(Records shown)
[Start of section]

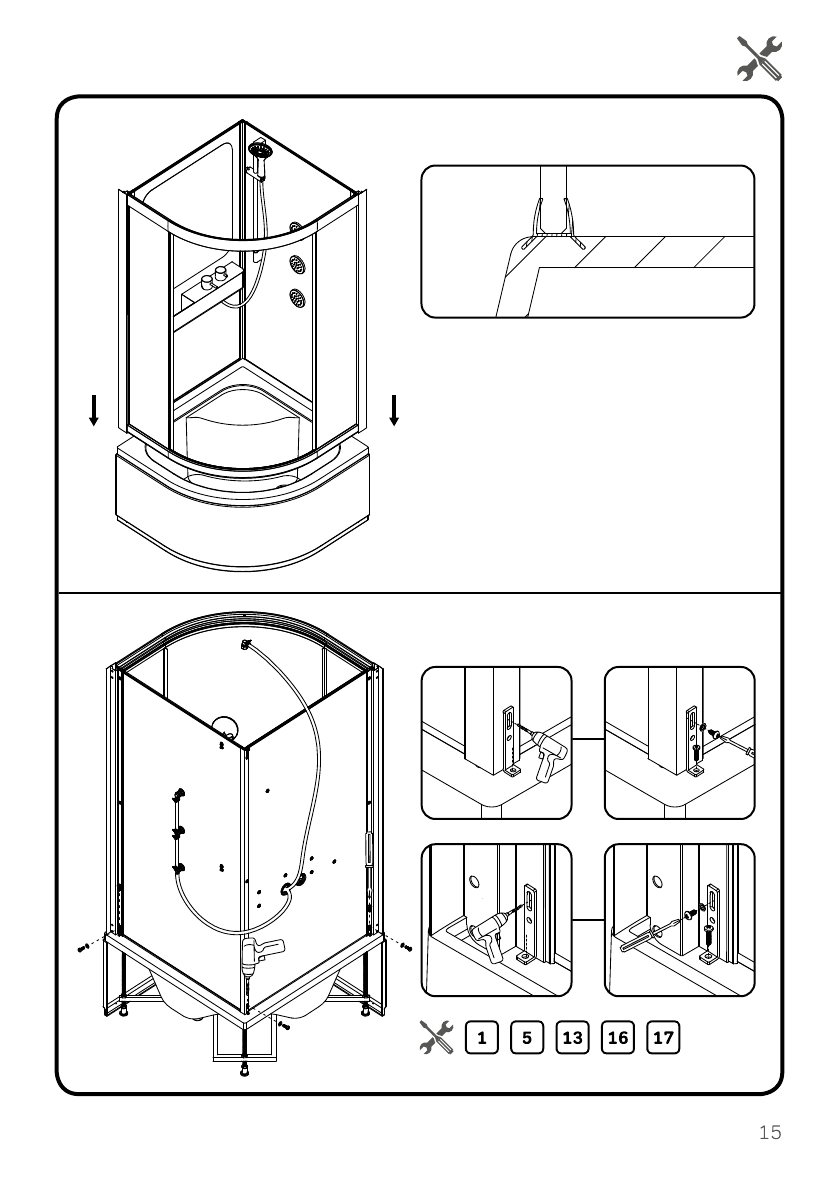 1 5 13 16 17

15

[End of section]
[Start of section]

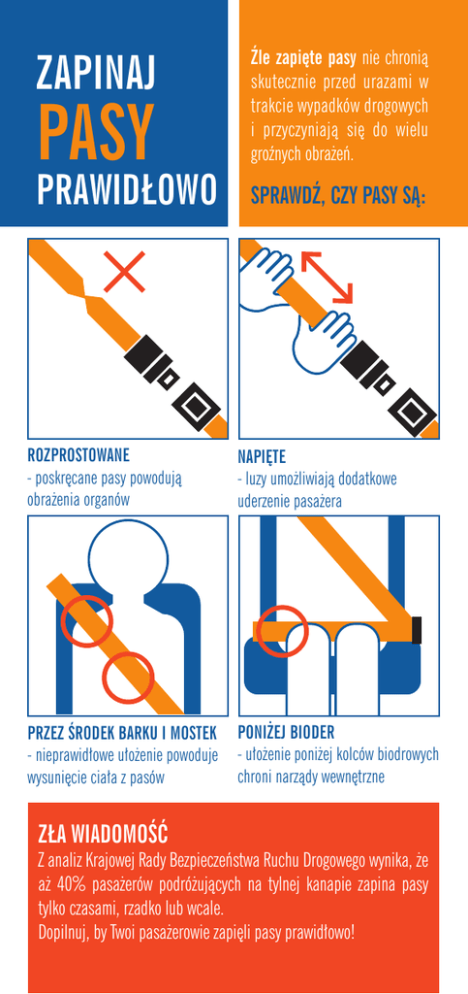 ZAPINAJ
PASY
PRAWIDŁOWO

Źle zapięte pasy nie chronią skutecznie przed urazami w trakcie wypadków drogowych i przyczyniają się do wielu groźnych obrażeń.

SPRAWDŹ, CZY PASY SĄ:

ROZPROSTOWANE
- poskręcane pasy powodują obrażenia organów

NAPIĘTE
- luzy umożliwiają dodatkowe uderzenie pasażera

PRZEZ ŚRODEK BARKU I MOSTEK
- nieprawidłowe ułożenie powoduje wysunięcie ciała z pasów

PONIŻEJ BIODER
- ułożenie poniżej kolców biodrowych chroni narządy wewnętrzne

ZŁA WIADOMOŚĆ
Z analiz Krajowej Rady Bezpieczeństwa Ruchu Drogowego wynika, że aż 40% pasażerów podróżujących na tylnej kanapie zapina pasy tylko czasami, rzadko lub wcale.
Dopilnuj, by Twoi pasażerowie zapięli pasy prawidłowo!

[End of section]
[Start of section]

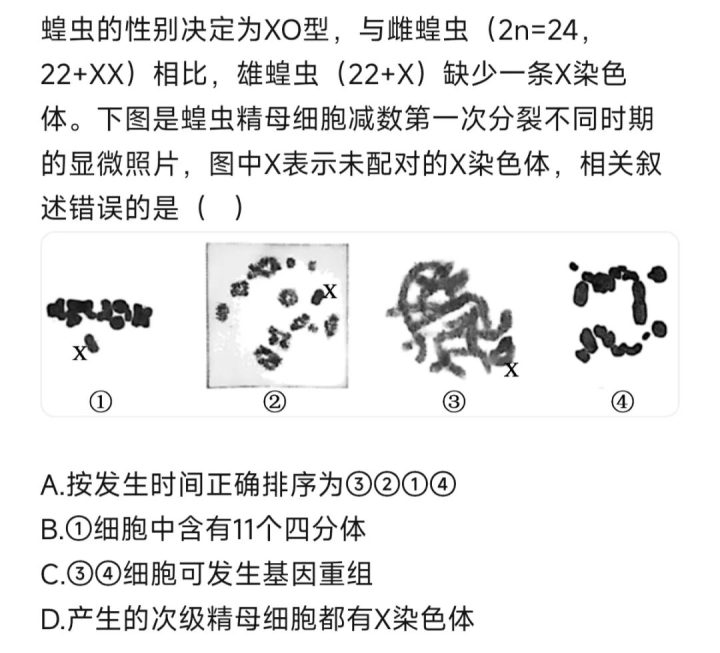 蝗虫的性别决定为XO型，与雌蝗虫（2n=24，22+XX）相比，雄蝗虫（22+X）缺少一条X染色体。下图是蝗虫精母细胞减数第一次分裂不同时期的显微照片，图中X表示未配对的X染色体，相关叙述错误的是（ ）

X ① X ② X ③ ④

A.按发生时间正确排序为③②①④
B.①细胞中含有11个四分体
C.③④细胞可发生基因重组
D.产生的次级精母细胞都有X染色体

[End of section]

(About this exercise)
Search the entries for "ułożenie" and copy each matching line.

(Answer section)
- nieprawidłowe ułożenie powoduje wysunięcie ciała z pasów
- ułożenie poniżej kolców biodrowych chroni narządy wewnętrzne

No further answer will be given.